We can use the Moon to learn how to live and work effectively and productively on another world. This goal requires us to learn how to build protective shelters, safe from the thermal and radiation extremes of deep space. To provision ourselves, we must learn how to extract our supplies from local resources, including life support consumables, and learn how to build infrastructure using local resources for construction materials. Once established on the lunar surface, we will use these new capabilities to explore our nearest neighbor in space as well as to build a “transcontinental railroad” in cislunar space and establish a permanent beachhead off Earth. On the Moon, we will learn how to explore a planet using the optimum combination of people and robots, each doing the tasks at which they uniquely excel. Finally, we will reveal and decipher the record of planetary and solar system evolution recorded in the rocks of the Moon. Some mysteries uncovered by the Apollo explorations revolutionized Earth science. Additional exploration will reveal even more startling secrets and continue to revolutionize our understanding of the world and universe around us.

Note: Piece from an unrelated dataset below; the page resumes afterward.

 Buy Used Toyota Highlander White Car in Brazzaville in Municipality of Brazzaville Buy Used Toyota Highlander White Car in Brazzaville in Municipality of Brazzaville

Why is it important for the United States to make the Moon a high priority goal? Because the United States is not the only nation interested in it. This coin of international interest has two sides. On the positive side, our partners in current space endeavors, such as the International Space Station, have expressed great interest in human missions to the Moon. Some have begun the process of gathering detailed information from precursor robotic missions to enable future human missions to the Moon. How can we proclaim world leadership in space if we ignore a prominent destination that so many other nations are anxious to visit and exploit? Nations such as China have plans to explore and use the Moon with both robotic machines and with people. While their lunar intentions appear benign at present, they are developing capabilities now that could pose a threat to the security of this nation and other countries in the near future. Thus, there is a strategic dimension to American lunar presence. It is vital to the security and economic health of the community of nations that future societies in space develop according to pluralistic, democratic principles and that commerce is open to free markets, with respect for property rights and contract law. Although American presence in cislunar space does not guarantee such an outcome, our absence from this theater could well result in the reverse.

What makes the Moon both important and unique? It is close, interesting, and useful. The close proximity of the Moon to Earth means that we can always and easily access it, unlike the limited and infrequent launch windows to all other planetary targets. This nearness means that much of the early preparatory work at the Moon can be done by robots on the lunar surface, as directed from Earth. Thus, the first humans to return to the Moon can arrive at a fully functional, turnkey lunar outpost, assembled in advance by these teleoperated robots. Interest in the Moon derives from its role as a small planet of complex and interesting process and evolution. The Moon’s environment permits unique and specialized scientific and engineering experiments to be conducted—studies not possible anywhere else in the solar system. We will find the answers to questions surrounding our moon’s complexity and gain a fuller understanding of our home planet’s early evolution. The utility of the Moon lies in its material and energy resources, the access to which will allow us to acquire the knowhow and means for humanity to plant its first foothold on another world.